▶ **Task requirements**
Beginning at the line containing "Float a cash", repeat each line below exactly up to and including the line containing "Amazon.com: Bazaar Retro". Do not repeat the pictures.

▶ **Source information**
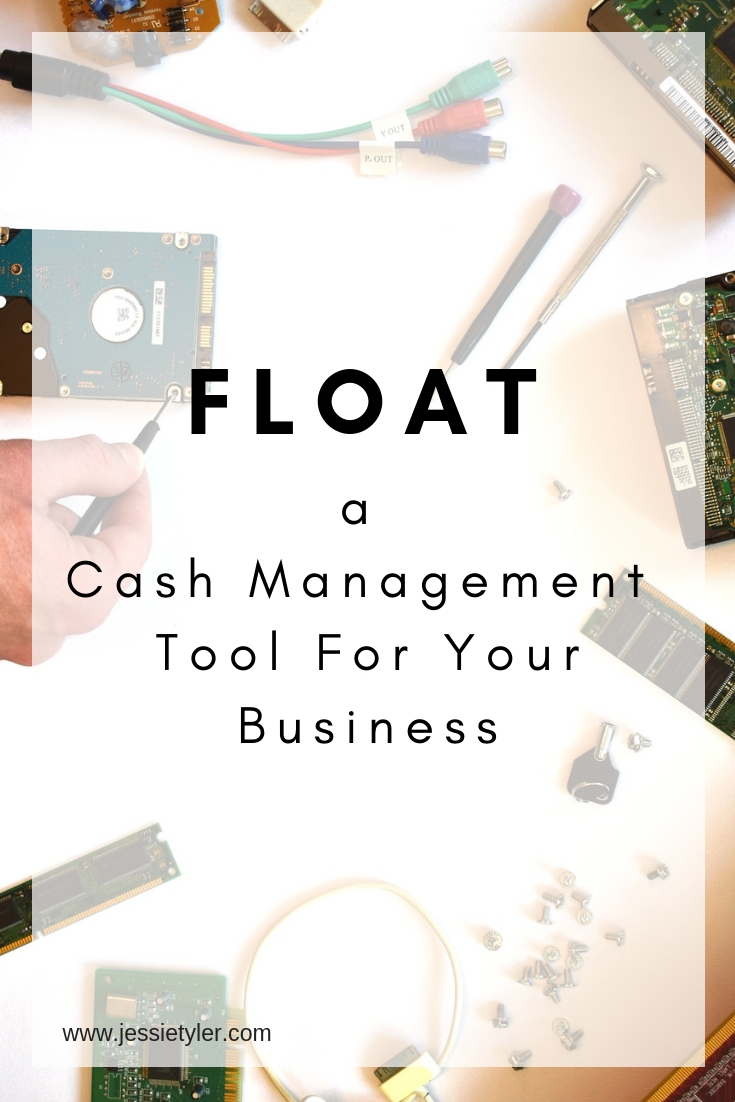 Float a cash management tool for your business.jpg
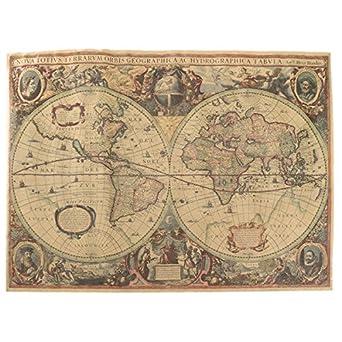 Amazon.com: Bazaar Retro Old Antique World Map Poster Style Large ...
--
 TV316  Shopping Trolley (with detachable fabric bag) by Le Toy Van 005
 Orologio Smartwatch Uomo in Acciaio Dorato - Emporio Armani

▶ **Task response**
 Float a cash management tool for your business.jpg
 Amazon.com: Bazaar Retro Old Antique World Map Poster Style Large ...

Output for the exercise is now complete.